Data point of one: ChatGPT 3.5, even the free product, is so much better at answering technical questions than Google.
Some questions I had successfully answered recently:
> "I would like to animate changing a snippet of code. I'll probably be using Remotion. Is there a JavaScript library that can animate changing one block of text into another?"
> "In Golang, how can I unit test a http mux? How can I test the routes I've registered without making real http calls?"
> "Hello ChatGPT. I have an application using OpenTelemetry. I want to test locally whether it can collect logs and metrics. The application is running in Tilt. How can my local integration test read the logs and metrics from the OTel collector?"
ChatGPT is better on average for sure than Google for arriving at a correct answer, but they fail in different ways. When Google fails, it's usually in the form of, "I cannot find an answer. Better ask someone smart for help." but when ChatGPT fails, it's often giving an incorrect answer.
Depending on your fault tolerance and timeline, one will be better than the other. If you have low tolerance for faults, ChatGPT is bad, but if you are on a crunch and decide its OK to be confidently incorrect some small percentage of the time, then ChatGPT is a great tool.
Most industry software jobs, at least the high paying ones, are generally low fault tolerant and that's why ChatGPT is not entirely replacing anyone yet.
So, even in your example, and even if you write the code all yourself, there is still a risk that you are operating above your own competence level, do exactly as ChatGPT instructs, and then it fails miserably down the line because ChatGPT provided a set of steps that an expert would have seen the flaws in.
I would also use the axis of how easy it is to tell if it’s wrong. If you ask an LLM for code and you quickly get a syntax error or the wrong result, it’s not going to waste much time or, usually, make you look bad. If you ask it to do some analysis on a topic where you don’t have enough knowledge to tell if it’s right, however, that’s a lot riskier because you get the negative reputation.

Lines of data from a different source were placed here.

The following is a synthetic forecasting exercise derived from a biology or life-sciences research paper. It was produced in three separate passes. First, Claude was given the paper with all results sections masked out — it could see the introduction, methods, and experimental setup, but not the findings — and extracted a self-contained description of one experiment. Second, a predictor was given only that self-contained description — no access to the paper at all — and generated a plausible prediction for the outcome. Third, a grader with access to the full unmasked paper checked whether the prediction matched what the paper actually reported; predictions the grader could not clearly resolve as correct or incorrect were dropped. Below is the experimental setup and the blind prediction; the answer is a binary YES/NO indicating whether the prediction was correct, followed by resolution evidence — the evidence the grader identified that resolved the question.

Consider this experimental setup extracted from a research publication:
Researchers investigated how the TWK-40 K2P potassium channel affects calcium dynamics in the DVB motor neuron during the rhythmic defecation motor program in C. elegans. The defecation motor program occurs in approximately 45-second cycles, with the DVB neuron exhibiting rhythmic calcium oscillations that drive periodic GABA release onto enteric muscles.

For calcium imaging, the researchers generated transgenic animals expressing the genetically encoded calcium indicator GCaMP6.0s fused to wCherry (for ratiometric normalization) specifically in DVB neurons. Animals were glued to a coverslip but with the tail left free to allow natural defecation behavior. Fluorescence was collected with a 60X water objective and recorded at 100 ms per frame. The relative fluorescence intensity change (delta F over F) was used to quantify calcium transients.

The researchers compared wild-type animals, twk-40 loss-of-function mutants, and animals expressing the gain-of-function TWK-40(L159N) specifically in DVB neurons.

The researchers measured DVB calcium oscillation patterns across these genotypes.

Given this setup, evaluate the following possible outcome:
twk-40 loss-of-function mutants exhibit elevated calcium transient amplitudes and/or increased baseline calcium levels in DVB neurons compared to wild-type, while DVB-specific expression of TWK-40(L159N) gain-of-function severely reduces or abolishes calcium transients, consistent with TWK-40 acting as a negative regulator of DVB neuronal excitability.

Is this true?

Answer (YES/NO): NO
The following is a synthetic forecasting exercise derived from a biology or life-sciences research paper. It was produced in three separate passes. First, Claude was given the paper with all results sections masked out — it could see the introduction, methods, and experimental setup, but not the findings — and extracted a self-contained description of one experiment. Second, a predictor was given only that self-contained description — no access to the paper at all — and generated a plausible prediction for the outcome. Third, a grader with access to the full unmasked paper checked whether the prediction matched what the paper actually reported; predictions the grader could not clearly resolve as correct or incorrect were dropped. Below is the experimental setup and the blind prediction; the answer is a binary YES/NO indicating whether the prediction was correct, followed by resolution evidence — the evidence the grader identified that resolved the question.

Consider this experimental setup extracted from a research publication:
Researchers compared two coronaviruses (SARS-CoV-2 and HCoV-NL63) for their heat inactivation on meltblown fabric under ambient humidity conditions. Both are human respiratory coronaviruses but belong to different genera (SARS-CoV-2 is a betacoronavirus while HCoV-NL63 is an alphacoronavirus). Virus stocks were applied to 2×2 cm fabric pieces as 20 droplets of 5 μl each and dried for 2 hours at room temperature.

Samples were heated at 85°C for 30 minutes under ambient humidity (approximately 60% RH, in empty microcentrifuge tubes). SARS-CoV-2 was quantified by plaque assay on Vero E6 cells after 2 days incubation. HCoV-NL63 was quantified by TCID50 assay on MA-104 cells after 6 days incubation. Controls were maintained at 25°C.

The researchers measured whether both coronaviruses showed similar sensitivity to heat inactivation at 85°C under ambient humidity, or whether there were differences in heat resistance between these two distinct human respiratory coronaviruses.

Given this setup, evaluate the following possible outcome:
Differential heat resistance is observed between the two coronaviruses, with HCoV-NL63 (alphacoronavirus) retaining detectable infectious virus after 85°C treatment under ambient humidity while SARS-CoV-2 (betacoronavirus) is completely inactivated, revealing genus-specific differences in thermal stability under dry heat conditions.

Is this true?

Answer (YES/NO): YES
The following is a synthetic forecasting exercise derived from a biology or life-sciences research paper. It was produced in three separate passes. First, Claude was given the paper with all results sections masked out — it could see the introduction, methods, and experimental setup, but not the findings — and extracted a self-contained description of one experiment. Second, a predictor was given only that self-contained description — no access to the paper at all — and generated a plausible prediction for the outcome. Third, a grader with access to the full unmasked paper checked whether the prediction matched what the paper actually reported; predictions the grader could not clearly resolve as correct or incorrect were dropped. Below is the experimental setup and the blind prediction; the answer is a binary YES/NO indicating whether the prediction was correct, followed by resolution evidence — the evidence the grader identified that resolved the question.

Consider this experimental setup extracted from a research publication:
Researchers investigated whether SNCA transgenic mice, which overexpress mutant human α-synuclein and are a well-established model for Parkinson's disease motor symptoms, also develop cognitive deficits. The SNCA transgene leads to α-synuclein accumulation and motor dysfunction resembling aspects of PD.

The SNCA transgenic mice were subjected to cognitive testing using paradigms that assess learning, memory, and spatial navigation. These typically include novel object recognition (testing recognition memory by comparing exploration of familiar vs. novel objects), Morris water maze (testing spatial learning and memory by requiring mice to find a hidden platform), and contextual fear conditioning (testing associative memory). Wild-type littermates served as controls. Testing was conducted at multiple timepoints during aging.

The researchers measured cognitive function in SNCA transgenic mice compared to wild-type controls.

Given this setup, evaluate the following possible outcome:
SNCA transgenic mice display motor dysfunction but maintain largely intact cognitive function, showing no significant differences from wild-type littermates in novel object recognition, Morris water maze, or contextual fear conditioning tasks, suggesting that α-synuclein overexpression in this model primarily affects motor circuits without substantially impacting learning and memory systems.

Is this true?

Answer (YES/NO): YES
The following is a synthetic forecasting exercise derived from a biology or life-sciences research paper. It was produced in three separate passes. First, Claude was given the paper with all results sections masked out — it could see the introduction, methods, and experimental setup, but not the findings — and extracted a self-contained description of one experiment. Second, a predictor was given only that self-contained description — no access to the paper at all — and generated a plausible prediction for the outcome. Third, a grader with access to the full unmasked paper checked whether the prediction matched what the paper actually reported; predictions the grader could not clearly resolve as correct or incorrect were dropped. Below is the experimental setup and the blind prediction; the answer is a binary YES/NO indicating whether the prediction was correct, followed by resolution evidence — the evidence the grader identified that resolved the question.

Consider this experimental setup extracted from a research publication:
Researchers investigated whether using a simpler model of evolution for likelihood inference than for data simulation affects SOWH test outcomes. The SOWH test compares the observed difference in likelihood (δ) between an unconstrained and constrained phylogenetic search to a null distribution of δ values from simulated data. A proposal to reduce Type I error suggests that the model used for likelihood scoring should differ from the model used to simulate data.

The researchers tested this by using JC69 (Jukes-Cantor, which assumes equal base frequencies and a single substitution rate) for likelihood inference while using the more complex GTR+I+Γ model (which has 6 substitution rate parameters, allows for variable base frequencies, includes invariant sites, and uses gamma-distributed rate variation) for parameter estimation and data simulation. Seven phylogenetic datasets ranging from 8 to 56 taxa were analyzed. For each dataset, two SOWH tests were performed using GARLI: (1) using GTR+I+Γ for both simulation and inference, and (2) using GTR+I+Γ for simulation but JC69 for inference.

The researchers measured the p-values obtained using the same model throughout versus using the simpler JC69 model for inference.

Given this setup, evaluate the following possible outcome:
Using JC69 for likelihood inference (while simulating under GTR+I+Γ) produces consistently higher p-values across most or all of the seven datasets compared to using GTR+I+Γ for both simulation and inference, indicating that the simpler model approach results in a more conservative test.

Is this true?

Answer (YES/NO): NO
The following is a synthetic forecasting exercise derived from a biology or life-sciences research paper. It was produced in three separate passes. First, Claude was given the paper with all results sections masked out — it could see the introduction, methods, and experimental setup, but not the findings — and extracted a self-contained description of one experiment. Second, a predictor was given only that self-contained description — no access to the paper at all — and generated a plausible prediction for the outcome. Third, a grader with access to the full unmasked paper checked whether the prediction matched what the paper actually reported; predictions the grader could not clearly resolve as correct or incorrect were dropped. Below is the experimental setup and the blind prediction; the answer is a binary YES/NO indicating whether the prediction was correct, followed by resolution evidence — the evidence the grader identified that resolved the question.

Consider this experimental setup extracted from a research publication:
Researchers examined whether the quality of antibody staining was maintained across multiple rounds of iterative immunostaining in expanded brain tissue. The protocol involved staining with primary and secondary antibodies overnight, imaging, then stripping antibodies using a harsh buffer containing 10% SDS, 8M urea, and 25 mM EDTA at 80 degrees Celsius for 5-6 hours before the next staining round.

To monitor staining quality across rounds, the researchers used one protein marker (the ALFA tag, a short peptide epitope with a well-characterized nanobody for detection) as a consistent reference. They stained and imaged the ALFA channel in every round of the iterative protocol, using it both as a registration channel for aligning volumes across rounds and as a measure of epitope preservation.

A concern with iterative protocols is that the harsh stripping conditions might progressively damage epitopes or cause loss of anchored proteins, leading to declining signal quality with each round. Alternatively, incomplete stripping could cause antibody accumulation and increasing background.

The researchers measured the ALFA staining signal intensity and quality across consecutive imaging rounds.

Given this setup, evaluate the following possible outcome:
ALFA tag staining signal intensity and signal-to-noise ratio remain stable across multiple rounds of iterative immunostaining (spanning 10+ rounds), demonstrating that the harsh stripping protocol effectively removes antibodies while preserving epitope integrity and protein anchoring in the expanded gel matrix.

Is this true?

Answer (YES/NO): YES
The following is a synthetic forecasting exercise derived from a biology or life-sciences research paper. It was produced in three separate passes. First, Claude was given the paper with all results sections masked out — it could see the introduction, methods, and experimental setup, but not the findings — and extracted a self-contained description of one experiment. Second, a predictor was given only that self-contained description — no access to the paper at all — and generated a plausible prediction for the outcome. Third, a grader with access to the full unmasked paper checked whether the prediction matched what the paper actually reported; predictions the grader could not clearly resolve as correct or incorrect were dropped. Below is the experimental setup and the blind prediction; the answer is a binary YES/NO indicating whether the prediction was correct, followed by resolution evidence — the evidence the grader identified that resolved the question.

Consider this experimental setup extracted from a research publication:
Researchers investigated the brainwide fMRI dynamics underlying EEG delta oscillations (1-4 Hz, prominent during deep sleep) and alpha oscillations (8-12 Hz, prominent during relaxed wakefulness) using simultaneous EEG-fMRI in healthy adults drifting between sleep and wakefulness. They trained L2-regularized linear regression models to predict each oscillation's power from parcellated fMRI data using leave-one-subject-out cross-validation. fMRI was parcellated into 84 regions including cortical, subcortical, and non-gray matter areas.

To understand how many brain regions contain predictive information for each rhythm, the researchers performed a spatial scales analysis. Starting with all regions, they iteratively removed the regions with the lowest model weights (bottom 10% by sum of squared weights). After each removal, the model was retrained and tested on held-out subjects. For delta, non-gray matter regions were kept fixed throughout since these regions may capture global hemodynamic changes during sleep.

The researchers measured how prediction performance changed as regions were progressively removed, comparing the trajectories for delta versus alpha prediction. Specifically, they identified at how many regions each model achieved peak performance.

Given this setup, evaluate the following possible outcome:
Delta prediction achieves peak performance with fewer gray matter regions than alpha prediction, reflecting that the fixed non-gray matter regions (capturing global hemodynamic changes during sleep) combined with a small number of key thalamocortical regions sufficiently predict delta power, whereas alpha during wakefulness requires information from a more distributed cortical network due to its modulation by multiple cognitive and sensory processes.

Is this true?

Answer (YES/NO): NO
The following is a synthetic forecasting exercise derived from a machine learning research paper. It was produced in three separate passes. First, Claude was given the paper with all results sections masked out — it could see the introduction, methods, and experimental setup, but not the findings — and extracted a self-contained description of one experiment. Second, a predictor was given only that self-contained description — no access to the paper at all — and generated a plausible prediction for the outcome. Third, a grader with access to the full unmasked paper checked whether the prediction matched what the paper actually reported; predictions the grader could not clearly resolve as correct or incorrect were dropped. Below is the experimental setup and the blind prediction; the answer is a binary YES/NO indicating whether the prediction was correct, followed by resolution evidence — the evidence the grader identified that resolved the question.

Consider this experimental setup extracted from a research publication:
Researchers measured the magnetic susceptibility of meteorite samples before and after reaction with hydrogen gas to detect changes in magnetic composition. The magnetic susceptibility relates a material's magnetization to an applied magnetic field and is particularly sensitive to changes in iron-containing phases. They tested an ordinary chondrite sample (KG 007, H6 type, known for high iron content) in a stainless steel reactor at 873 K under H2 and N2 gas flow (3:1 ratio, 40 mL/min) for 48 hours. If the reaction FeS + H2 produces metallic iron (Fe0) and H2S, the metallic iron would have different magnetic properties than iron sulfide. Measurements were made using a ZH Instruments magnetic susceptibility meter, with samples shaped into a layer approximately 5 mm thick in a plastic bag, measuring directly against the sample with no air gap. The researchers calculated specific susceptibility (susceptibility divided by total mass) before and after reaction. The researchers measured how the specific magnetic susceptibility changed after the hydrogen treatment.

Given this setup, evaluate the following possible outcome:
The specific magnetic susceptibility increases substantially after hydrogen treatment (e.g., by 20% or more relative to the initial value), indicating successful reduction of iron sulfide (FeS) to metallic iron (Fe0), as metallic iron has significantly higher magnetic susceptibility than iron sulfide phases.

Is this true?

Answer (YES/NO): YES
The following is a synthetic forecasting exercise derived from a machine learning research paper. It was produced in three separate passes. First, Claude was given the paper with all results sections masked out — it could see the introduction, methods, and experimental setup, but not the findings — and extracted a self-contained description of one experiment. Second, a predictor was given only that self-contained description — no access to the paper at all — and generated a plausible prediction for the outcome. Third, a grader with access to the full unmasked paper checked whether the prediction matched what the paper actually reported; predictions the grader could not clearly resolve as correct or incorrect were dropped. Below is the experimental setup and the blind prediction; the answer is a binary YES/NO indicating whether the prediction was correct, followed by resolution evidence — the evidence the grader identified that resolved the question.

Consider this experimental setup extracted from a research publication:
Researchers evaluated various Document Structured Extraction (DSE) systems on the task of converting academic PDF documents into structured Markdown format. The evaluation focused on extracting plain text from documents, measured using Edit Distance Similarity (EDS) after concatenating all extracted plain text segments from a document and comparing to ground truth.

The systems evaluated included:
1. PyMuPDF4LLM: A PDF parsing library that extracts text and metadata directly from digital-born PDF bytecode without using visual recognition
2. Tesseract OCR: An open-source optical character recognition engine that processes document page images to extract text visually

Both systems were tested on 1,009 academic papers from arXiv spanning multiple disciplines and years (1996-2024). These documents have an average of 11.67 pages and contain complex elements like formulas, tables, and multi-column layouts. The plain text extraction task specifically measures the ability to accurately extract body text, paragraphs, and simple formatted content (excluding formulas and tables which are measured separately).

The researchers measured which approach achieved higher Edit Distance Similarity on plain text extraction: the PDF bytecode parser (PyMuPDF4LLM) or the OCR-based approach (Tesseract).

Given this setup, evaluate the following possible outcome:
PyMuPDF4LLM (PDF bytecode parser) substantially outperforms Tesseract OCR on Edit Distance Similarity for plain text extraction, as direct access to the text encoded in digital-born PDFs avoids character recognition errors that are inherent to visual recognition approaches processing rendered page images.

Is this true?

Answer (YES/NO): NO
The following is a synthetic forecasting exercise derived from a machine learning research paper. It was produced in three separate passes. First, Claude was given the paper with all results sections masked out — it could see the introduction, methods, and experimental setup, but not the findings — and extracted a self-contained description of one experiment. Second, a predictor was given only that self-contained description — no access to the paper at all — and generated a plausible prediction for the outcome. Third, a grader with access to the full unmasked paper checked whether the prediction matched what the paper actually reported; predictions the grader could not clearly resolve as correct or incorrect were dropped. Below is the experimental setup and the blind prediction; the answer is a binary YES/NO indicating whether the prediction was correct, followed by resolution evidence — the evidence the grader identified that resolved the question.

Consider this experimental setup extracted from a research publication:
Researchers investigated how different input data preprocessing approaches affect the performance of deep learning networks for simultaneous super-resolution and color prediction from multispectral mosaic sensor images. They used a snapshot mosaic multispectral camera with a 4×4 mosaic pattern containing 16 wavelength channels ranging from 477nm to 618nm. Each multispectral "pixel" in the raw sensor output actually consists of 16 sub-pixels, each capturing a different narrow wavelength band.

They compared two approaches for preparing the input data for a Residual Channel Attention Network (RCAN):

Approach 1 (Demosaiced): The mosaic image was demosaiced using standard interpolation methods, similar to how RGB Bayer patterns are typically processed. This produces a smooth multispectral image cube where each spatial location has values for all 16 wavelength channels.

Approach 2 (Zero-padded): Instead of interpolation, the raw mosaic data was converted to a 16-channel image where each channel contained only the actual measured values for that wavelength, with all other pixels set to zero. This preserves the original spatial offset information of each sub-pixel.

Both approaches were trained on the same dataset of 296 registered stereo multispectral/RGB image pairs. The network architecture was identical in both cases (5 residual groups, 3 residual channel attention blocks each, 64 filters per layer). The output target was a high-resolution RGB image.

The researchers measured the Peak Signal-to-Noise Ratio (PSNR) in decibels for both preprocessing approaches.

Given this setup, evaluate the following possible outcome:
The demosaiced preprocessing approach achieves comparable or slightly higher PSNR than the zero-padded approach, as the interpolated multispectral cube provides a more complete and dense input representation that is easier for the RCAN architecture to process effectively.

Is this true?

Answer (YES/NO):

This is the big problem with Google’s AI results: before, the wrong answer was from seoscum.com and people would learn to ignore them. Now the wrong answer is given Google’s corporate reputation and also there’s no way to conditionally distrust it so you learn not to trust them for anything.
Google doesn't really say it can't find an answer; instead it finds less relevant (irrelevant) search results. LLMs hallucinate, while search engines display irrelevance.
> Data point of one: ChatGPT 3.5, even the free product, is so much better at answering technical questions than Google.
That's not the point of Google. It gives you a start to research the answer you need. ChatGPT just gives you an answer that might not be correct. So how do you define "successfully answered"?
In programming there are always tradeoffs. It's not about picking the 1st answer that looks like it "runs".
Some questions I had successfully answered recently:
> "I would like to animate changing a snippet of code. I'll probably be using Remotion. Is there a JavaScript library that can animate changing one block of text into another?"
> "In Golang, how can I unit test a http mux? How can I test the routes I've registered without making real http calls?"
> "Hello ChatGPT. I have an application using OpenTelemetry. I want to test locally whether it can collect logs and metrics. The application is running in Tilt. How can my local integration test read the logs and metrics from the OTel collector?"